Fig. 2.

Phosphorylation of the _XJTGB1 protein in vitro and in vivo. (A) Coomasie Brilliant Blue (CBB) staining of recombinant _XJTGB1 protein purified from E. coli cells. Molecular weight markers (Fermentas) are indicated on the left side of the gel. (B) In vitro phosphorylation of purified _XJTGB1 protein by cellular kinases present in healthy N. benthamiana extracts in the absence or presence of [γ-³²P]ATP or [γ-³²P]GTP. After the phosphorylation reactions, the TGB1 proteins were separated by 12.5% SDS-PAGE and the incorporated radioactivity was analysed by autoradiography.
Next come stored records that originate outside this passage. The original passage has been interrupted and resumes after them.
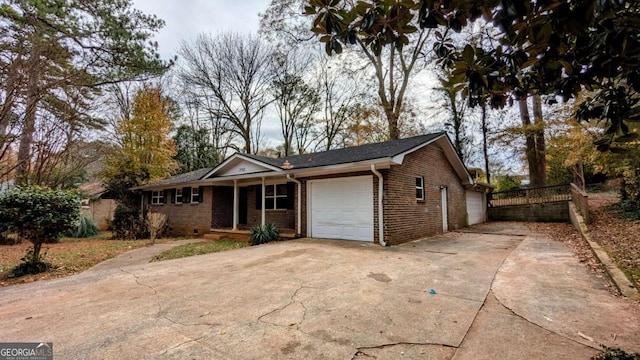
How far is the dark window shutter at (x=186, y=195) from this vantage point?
15.1 meters

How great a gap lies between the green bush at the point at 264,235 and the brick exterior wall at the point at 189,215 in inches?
167

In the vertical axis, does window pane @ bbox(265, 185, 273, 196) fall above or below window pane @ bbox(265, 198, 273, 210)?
above

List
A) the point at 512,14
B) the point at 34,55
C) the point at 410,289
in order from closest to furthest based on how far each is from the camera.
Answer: the point at 512,14
the point at 410,289
the point at 34,55

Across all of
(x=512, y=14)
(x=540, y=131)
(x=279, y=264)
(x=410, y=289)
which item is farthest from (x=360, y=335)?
(x=540, y=131)

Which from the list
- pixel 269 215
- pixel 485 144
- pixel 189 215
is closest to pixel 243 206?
pixel 269 215

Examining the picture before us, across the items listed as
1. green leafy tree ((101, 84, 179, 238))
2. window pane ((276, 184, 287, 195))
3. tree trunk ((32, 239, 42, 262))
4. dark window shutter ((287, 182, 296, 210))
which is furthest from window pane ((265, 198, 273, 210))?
green leafy tree ((101, 84, 179, 238))

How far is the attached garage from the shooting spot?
610 inches

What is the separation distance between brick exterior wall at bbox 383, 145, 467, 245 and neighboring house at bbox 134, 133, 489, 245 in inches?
1.2

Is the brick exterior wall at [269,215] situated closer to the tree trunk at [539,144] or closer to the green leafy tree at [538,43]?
the green leafy tree at [538,43]

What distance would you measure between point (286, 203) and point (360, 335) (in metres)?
9.35

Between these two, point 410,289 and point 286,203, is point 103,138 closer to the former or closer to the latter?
point 286,203

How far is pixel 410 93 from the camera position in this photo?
837 inches

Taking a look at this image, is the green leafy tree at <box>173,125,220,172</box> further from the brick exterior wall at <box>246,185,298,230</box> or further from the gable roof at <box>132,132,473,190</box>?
the brick exterior wall at <box>246,185,298,230</box>

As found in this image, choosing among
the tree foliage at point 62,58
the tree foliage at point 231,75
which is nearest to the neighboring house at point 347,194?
the tree foliage at point 62,58
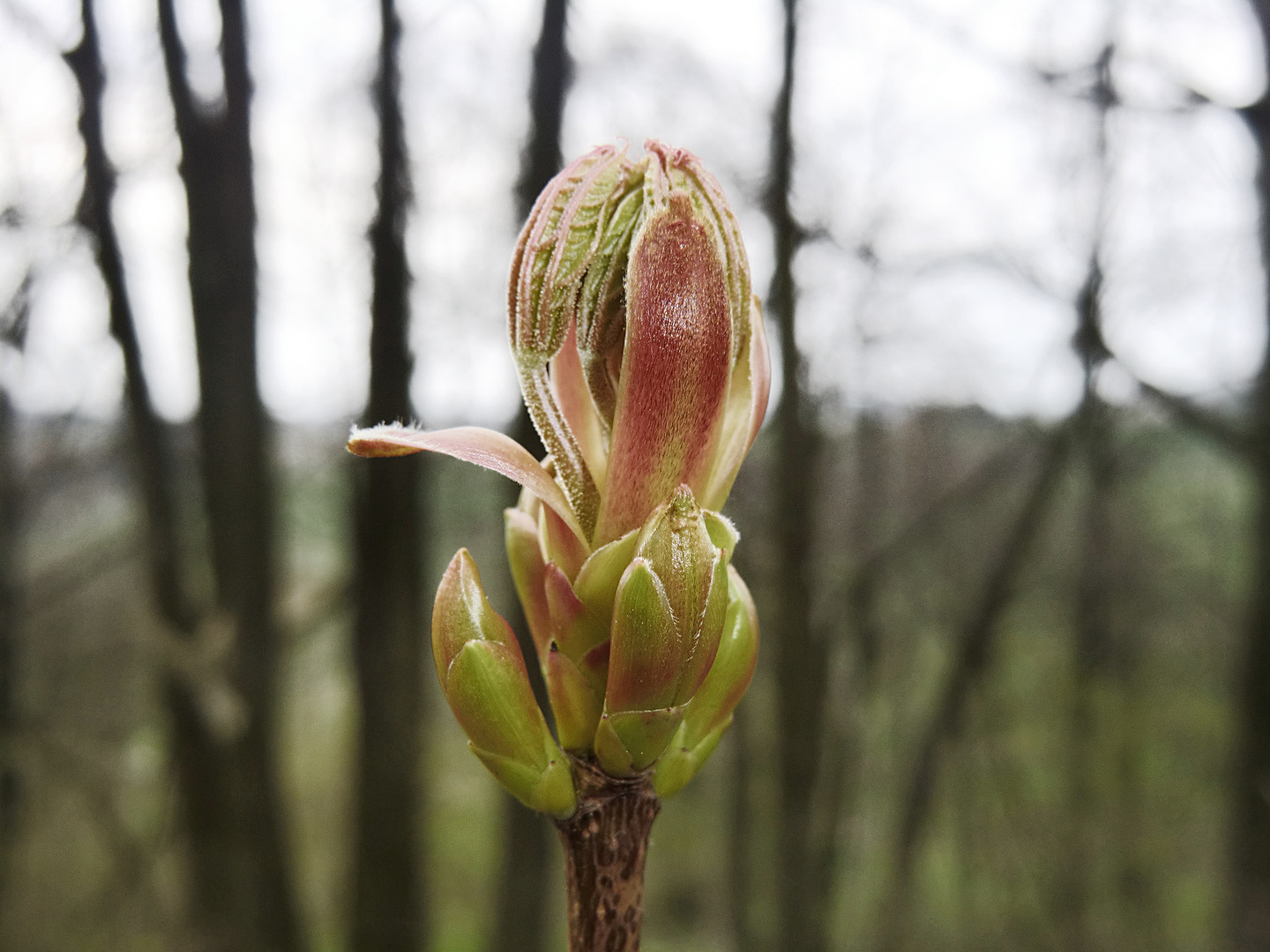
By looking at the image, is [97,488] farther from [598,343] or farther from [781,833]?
[598,343]

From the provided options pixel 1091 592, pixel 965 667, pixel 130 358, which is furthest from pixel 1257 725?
pixel 130 358

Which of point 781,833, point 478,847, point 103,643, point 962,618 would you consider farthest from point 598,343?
point 478,847

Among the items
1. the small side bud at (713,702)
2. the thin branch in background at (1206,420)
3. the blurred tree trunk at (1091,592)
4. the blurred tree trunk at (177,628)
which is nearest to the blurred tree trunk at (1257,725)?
the thin branch in background at (1206,420)

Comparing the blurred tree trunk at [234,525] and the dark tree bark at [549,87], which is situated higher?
the dark tree bark at [549,87]

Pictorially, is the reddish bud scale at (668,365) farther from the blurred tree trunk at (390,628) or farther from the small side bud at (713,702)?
the blurred tree trunk at (390,628)

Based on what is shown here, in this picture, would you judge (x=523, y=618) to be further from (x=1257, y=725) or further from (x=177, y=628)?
(x=1257, y=725)

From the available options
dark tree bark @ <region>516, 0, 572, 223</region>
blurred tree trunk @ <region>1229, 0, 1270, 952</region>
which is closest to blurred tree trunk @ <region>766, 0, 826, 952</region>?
dark tree bark @ <region>516, 0, 572, 223</region>
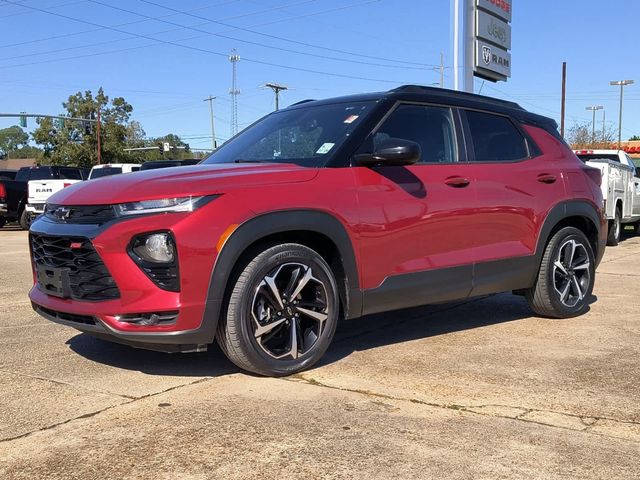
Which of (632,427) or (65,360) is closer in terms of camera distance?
(632,427)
Reaction mixtures lacking _XJTGB1 protein or N. benthamiana protein extracts served as negative controls. The CBB staining in the lower panel indicates that similar amounts of the _XJTGB1 protein were present in each in vitro phosphorylation reaction. (C) In vivo phosphorylation of _XJTGB1 protein in N. benthamiana by Western blotting with α-TGB1 polyclonal antibodies and α-threonine antibodies. A mock agroinfiltration lacking _XJRNAβ was used as a negative control and molecular weight markers (Thermo Scientific) were used to estimate the size of the _XJTGB1 protein. (D) In vivo phosphorylation of _XJTGB1 protein immunoprecipitated (IP) from N. benthamiana was analysed as in Fig. 2C. (This figure is available in colour at JXB online.)